La orden la pilló desprevenida.

—¡Aligera, morena! —la apremió el gitano.

Caridad fue tras ellos.

Uno de los sobrinos quedó atrás, guardando los animales, igual que sucedía en los demás grupos. Solo los hombres se adelantaban hasta la orilla, pues tal era el desorden que los caballos terminaban asustándose, coceándose entre sí y malbaratando la mercancía.

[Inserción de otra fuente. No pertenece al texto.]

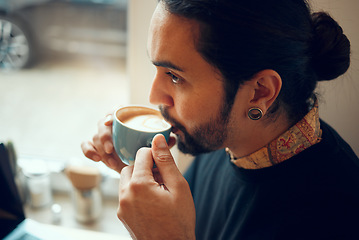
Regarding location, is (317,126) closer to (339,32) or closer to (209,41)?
(339,32)

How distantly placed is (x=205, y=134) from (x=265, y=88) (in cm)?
20

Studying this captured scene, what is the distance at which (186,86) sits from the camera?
2.40 ft

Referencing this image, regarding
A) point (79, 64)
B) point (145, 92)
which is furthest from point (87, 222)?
point (79, 64)

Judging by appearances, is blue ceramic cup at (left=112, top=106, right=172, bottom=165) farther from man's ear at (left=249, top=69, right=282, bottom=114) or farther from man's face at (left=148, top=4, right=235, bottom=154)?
man's ear at (left=249, top=69, right=282, bottom=114)

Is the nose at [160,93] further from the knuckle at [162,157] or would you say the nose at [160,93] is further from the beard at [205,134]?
the knuckle at [162,157]

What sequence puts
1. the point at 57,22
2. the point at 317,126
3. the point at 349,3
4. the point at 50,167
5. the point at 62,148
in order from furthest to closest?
1. the point at 57,22
2. the point at 62,148
3. the point at 50,167
4. the point at 349,3
5. the point at 317,126

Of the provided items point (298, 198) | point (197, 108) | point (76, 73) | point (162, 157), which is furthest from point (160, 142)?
point (76, 73)

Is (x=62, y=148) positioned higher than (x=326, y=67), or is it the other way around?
(x=326, y=67)

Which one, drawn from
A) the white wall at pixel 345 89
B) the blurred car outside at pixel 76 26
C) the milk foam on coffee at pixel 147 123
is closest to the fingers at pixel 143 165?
the milk foam on coffee at pixel 147 123

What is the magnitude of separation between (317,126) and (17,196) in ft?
3.10

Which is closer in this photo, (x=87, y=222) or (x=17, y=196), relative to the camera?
(x=17, y=196)

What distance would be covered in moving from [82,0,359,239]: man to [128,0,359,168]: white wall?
0.21 m

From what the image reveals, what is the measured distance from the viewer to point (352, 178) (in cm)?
69

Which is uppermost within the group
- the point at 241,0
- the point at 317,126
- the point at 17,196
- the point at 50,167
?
the point at 241,0
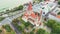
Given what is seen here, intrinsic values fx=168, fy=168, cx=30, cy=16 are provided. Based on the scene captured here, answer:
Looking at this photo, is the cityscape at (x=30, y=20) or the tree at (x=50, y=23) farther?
the tree at (x=50, y=23)

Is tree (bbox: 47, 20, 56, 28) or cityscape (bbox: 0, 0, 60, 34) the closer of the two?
cityscape (bbox: 0, 0, 60, 34)

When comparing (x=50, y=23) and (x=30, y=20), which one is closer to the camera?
(x=50, y=23)

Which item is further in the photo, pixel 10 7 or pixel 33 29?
pixel 10 7

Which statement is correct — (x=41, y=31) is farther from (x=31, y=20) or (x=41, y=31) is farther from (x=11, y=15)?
(x=11, y=15)

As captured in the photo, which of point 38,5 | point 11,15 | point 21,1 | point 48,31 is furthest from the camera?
point 21,1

De repente, a lo largo de la playa se encendieron multitud de linternas. Ya nadie actuaba con precaución; las luces podían delatarlos a la vista de cualquier barco del Resguardo costero que se hallara en la zona. Solo cabía apresurarse. Tras los pasos de los gitanos, rodeada de contrabandistas, Caridad vislumbró varias barcas alrededor de las cuales se arremolinaban los más diligentes. Se detuvo a unos pasos de la orilla, junto a Melchor, entre gritos y chapoteos. Bernardo se movía con rapidez en busca de su mercancía. Los llamó agitando una linterna y hacia allí fueron todos, donde se iban amontonando las corachas descargadas de una de las varias barcas que se habían acercado a la playa.

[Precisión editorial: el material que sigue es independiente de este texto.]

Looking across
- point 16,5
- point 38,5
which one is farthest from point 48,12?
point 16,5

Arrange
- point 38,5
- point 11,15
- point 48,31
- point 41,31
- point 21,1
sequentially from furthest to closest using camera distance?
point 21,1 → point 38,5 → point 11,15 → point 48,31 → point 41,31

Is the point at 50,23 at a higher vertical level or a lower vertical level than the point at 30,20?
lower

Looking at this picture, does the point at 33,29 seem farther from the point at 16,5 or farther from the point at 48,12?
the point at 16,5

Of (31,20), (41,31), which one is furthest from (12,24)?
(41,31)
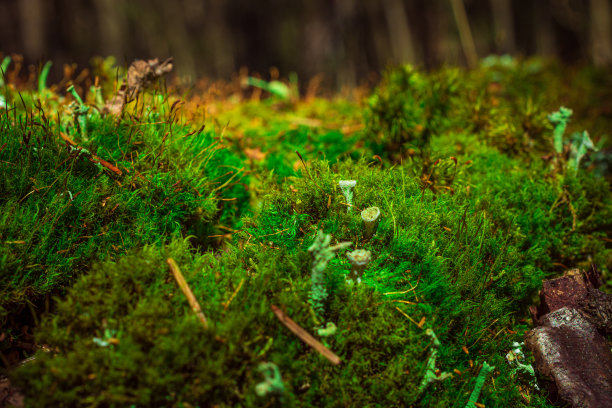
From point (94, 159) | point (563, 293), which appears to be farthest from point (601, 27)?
point (94, 159)

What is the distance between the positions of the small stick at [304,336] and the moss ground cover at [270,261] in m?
0.04

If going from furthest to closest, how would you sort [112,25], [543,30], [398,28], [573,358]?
1. [398,28]
2. [543,30]
3. [112,25]
4. [573,358]

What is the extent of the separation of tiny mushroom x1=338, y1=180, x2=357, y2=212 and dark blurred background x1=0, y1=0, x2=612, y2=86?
12236 mm

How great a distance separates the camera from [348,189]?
192 cm

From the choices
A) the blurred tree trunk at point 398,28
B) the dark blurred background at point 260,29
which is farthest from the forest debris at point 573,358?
the blurred tree trunk at point 398,28

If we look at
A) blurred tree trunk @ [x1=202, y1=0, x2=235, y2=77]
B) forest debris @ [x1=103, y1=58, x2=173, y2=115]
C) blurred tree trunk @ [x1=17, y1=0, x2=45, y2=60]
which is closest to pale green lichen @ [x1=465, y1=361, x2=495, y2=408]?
forest debris @ [x1=103, y1=58, x2=173, y2=115]

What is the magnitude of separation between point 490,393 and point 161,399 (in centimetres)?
144

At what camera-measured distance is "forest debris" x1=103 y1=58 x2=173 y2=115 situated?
96.9 inches

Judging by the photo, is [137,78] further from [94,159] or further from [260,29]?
[260,29]

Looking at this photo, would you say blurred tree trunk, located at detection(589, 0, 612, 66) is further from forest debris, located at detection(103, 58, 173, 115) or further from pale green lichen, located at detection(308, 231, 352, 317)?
pale green lichen, located at detection(308, 231, 352, 317)

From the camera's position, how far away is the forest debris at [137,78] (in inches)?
96.9

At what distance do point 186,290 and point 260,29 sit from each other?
55.9 ft

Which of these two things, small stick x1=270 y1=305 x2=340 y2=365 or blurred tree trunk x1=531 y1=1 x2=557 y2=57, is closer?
small stick x1=270 y1=305 x2=340 y2=365

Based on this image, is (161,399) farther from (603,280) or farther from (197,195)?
(603,280)
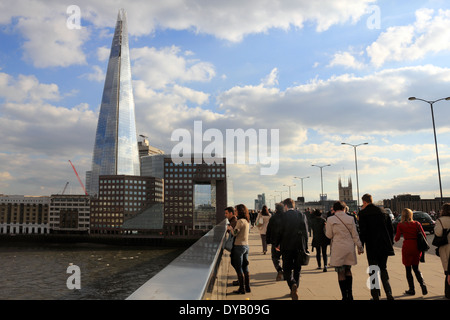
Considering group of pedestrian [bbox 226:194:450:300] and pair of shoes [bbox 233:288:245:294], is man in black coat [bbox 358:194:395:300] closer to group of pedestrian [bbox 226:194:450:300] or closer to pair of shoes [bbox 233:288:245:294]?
group of pedestrian [bbox 226:194:450:300]

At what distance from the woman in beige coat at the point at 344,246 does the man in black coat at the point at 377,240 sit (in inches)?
10.9

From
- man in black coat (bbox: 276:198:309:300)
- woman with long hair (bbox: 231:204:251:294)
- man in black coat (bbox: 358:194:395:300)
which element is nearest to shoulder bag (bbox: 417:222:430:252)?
man in black coat (bbox: 358:194:395:300)

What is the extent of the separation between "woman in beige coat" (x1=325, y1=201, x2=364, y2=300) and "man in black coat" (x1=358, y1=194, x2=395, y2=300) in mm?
276

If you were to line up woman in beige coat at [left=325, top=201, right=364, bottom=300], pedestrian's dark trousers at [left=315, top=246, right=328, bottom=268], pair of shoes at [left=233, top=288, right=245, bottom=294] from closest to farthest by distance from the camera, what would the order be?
woman in beige coat at [left=325, top=201, right=364, bottom=300] → pair of shoes at [left=233, top=288, right=245, bottom=294] → pedestrian's dark trousers at [left=315, top=246, right=328, bottom=268]

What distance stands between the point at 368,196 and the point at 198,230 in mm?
149162

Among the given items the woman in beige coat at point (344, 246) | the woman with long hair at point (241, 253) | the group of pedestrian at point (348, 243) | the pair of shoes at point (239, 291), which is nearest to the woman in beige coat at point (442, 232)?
the group of pedestrian at point (348, 243)

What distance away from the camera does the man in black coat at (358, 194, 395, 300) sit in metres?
7.02

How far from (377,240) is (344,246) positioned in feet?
2.30

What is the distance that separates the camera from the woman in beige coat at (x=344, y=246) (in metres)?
6.88

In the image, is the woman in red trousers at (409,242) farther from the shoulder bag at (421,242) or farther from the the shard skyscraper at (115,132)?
the the shard skyscraper at (115,132)

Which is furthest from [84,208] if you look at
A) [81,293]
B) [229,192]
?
[81,293]

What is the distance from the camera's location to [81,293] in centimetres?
4972
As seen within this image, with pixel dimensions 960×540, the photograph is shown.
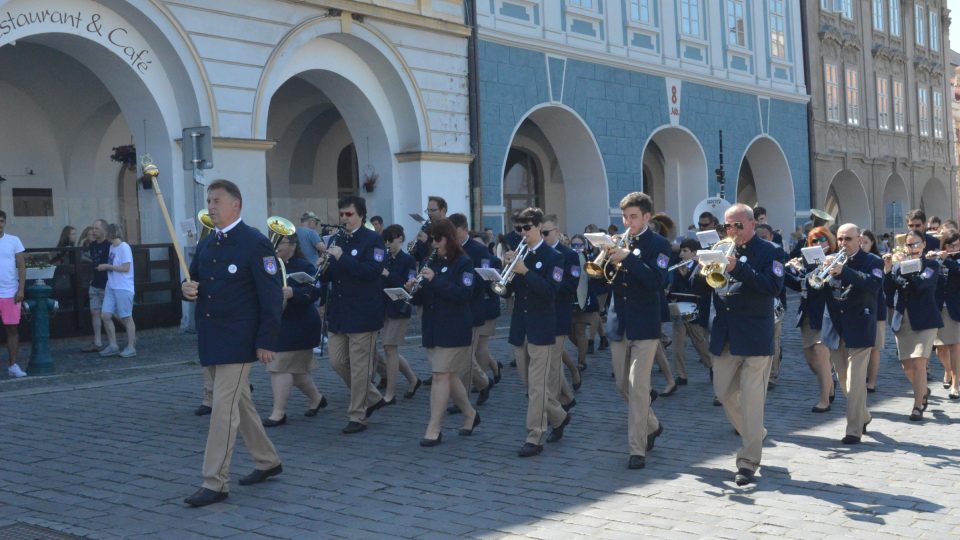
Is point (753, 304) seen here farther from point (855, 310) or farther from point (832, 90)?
point (832, 90)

—¡Empieza, morena! —le instó Melchor al tiempo que empujaba a varios contrabandistas y cortaba con su cuchillo las cuerdas que cerraban uno de los sacos—. ¿A qué esperas? —gritó cuando ya cortaba las del siguiente y Caridad aún no se había movido.

Protegida por Tomás y los tres sobrinos restantes, que trataban de impedir que los demás se hiciesen con el tabaco antes de que Caridad comprobase la mercancía, esta intentó acercarse a la primera coracha. No veía. El griterío la distraía y los empujones la molestaban. Con todo, introdujo la mano en el primer saco de cuero. Esperaba llegar a palpar hojas, coger alguna de ellas y… ¡Era tabaco Brasil! Lo había conocido en Triana, aunque ya tenía referencias de él. Tabaco de cuerda: hojas de tabaco negro brasileño envueltas en grandes rollos. Caridad pudo oler el dulzón del jarabe de melaza utilizado para tratar las hojas y poder enrollarlas. A los españoles les gustaba: picaban la cuerda y la envolvían en otra hoja; también se mascaba, pero no podía compararse con el buen tabaco…

—¡Morena! —esta vez fue Tomás quien le llamó la atención, su espalda pegada a la de ella, aguantando el empuje de los demás hombres—. O te apresuras o alguno de estos te confundirá con una coracha y te cargará en uno de sus caballos.